At night when I rest my weary head and close my eyes I have dreams of all the great times we’ve had together. They are random and disjointed memories that last about 6 seconds each and loop endlessly. Oh, how those wonderful, tangled Vines blossomed into our love!

Clara Beth, I want to make us Facebook official. I want to shout our love from the top of Old Man Sanders’ mill and then see if your ex-boyfriend Clyde comments with a frownie emoticon. I will private message him if he does. I will private message him fisticuffs in the pasture behind your barn.
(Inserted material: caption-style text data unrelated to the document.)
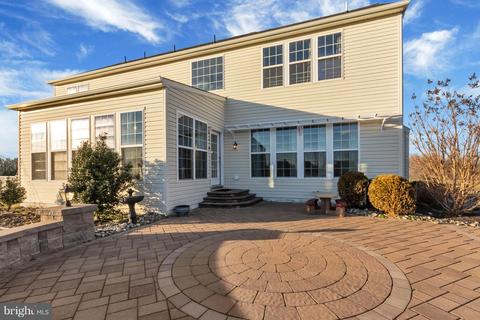 225 Bartlett Dr, Mickleton, NJ 08056 photo 2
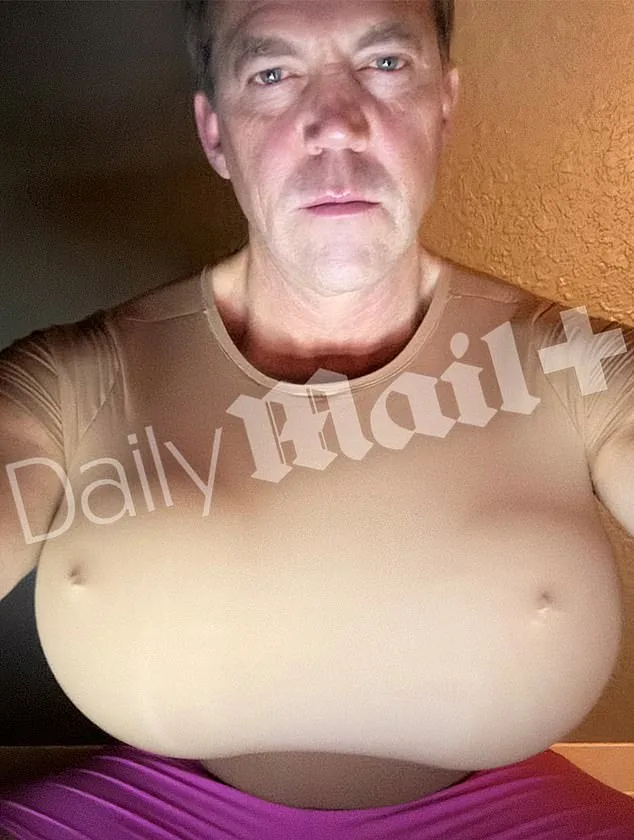 Bryon Noem's Rehab Exit and Cross-Dressing Secrets Surface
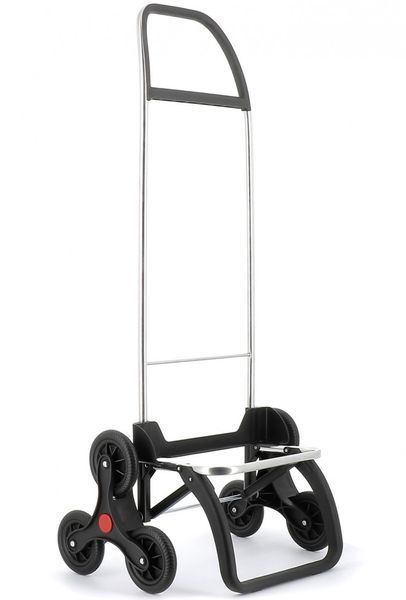 Сумка-тележка Rolser I-Max Tweed 6 Verde (IMX383-1002) 929644 фото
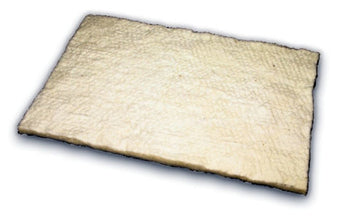 compare product Moroso Heat Barrier Blanket - 24in x 18in x 1/2in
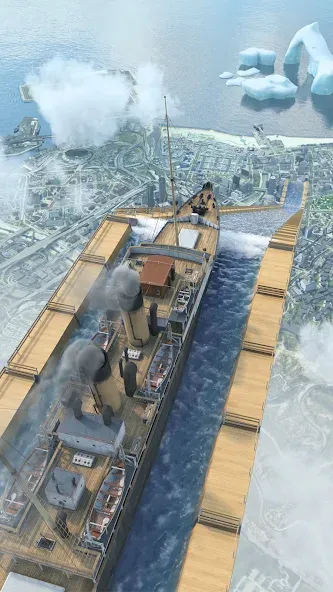 Construction Ramp Jumping [MOD: безлимитные деньги и все уровни открыты] Screenshot 3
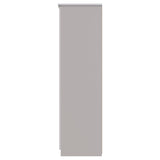 Camden Triple 2 Drawer Wardrobe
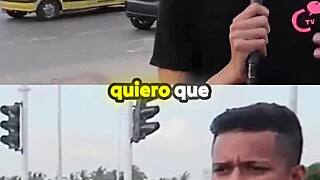 gratitude for music family sacrifice in elchicletv atrevido community!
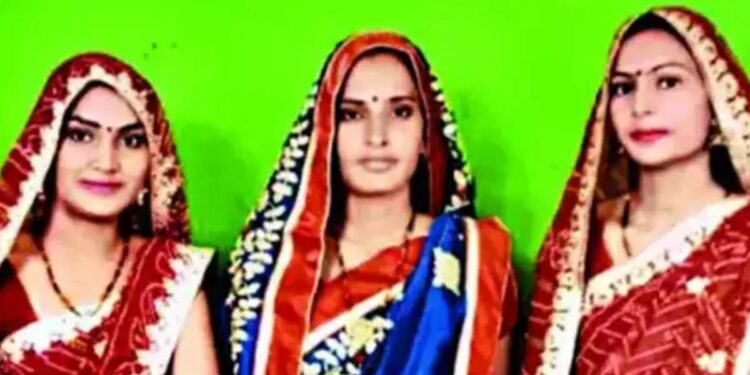 तीन सख्ख्या बहिणींनी दोन चिमुरड्यांसह केली आत्महत्या, कारण जाणून बसेल धक्का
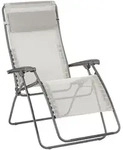 LAFUMA Relax RSXA Clip XL, Batyline seigle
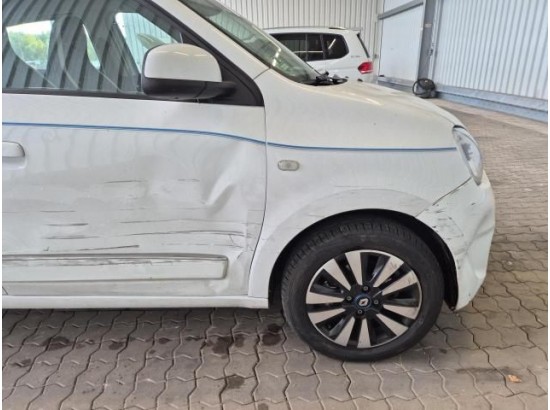 2022 Renault Twingo Intens Electric 2022 Renault Twingo Intens Electric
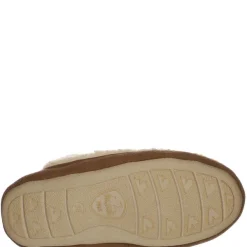 Pajar Slippers<Cayenne Women'S Sherpa Slipper Natural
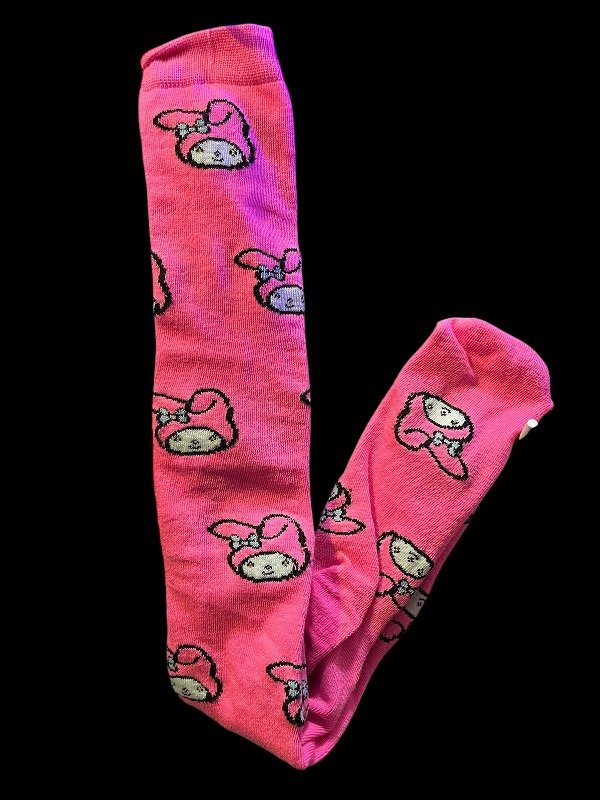 Producto - Medias bucaneras My Melody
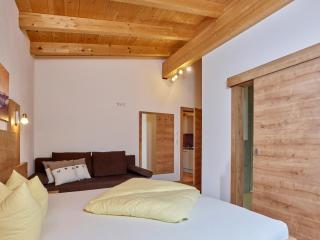 Appartement Bergkristall - 1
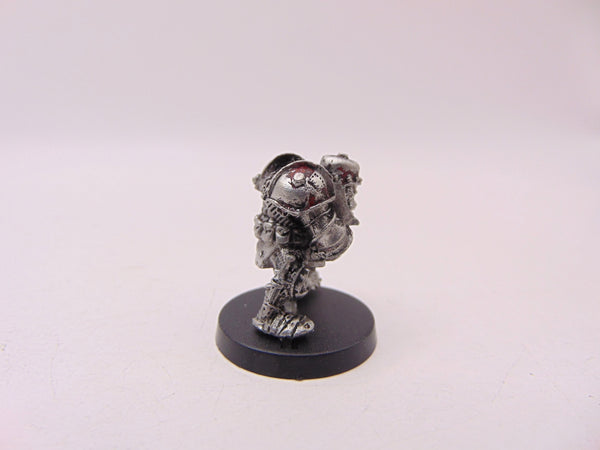 Ork Boy with Bolta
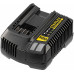 Stanley SFMCCS730M1-QW FatMax V20 Akkus láncfűrész 30cm (18V/1x4,0Ah)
But alas, all I have is this slender black screen in my hand. There is no color, no animation, no life. Just a dark reflection of my lonely face while I wait for your return, darling Clara Beth. When that train finally brings you back from the big city and we embrace, I will turn on my location services and tag you in my heart.

I mean that figuratively, of course, because my iPhone is still regrettably and irreversibly dead. I probably should have thought of this before installing that time traveling app.